Lyon's middle-class housing is concentrated in the centre where stylish blocks of flats - some built above Renaissance shopfronts - dominate an elegant urban landscape.
Residents enjoy, as in all French cities, bakeries, delicatessens and supermarkets within walking distance. Lyon's traditional small restaurants, known as "bouchons" are considered the best in the country. The best wine, of course, is just up-Rhone and due east lie the Alps. Deprivation - of which there is much - is confined to sprawling estates on the periphery where young second generation north Africans have become ghettoised in bleak conditions with unemployment reaching 25 per cent. The average unemployment rate in greater Lyon is 12 per cent, the French average. The Lyonnais believe they pay too much tax towards a council which is "ill-organised". But city pride is such that when the right-wing mayor, Raymond Barre, organised a pounds 10m bond issue for the city, 95 per cent of it was bought by local residents.
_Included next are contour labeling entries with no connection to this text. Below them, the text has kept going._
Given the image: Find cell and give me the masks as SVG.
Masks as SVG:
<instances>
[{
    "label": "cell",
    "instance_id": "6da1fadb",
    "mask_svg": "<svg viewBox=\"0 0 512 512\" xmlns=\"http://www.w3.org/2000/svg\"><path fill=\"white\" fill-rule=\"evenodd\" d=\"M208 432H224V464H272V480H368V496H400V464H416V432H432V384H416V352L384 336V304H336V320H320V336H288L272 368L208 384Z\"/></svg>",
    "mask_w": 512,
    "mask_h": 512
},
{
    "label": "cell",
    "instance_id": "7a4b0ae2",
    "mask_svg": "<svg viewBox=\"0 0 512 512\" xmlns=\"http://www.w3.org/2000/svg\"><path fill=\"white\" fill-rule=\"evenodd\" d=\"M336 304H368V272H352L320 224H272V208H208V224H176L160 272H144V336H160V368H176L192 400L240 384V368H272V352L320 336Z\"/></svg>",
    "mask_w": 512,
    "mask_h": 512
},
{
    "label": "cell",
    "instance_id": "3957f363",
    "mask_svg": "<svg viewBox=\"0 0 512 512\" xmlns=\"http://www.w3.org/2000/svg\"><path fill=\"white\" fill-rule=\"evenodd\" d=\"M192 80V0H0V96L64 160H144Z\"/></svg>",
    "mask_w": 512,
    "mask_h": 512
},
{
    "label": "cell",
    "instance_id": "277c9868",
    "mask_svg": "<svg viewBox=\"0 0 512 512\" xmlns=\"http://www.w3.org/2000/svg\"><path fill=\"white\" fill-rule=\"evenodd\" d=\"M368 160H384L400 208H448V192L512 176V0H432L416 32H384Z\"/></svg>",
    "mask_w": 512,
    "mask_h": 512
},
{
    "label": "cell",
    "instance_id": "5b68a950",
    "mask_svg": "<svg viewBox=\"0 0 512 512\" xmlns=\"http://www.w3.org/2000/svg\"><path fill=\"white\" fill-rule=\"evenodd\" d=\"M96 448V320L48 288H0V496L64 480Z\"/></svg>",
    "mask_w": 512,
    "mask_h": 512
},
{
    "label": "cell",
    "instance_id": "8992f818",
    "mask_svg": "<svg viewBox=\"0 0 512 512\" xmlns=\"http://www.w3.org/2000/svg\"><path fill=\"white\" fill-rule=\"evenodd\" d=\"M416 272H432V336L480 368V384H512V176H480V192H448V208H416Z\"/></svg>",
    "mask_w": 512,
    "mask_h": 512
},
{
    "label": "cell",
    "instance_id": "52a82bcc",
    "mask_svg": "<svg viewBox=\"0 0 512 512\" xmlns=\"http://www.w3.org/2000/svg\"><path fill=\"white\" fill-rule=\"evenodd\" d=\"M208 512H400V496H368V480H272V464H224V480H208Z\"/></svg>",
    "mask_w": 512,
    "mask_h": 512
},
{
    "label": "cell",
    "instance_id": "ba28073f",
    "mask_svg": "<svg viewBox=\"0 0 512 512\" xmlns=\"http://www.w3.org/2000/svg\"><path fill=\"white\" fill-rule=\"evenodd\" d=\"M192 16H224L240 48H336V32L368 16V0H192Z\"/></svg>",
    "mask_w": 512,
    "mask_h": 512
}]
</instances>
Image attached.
BIRMINGHAM'S CENTRE has been transformed during the 1990s. Instead of a bleak concrete desert, the core of Britain's second city - slogan "Europe's meeting place" - has become a place to play and stroll and linger.
But the centre is surrounded by run-down inner-city wards in which poverty is concentrated. According to a recent government report, Birmingham is England's fifth most deprived council area.
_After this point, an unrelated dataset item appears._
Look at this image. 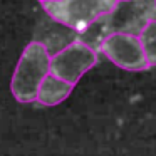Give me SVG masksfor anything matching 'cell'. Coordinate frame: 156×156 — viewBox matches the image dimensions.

The Labour-run authority admits it needs more people with jobs, incomes and aspirations to choose to live within the city. Teresa Stewart, council leader, said: ``People move to Worcestershire, and then clog up our roads commuting into town. We want to keep them because we need a good mixture of people living in the city.''
Forty years ago only 18 per cent of those working within the city boundaries lived outside. That has climbed to 30 per cent. However its population, currently 989,000, has declined much less rapidly than other big British cities.
A 17-mile overland metro linking the city centre to Wolverhampton via Walsall is due to open in the spring. Another new jewel in Birmingham's crown is Brindley Place, a canalside development of offices, upmarket homes and bars and restaurants including an art gallery and aquarium. Smaller than Canary Wharf in London, it is also friendlier and more attractive.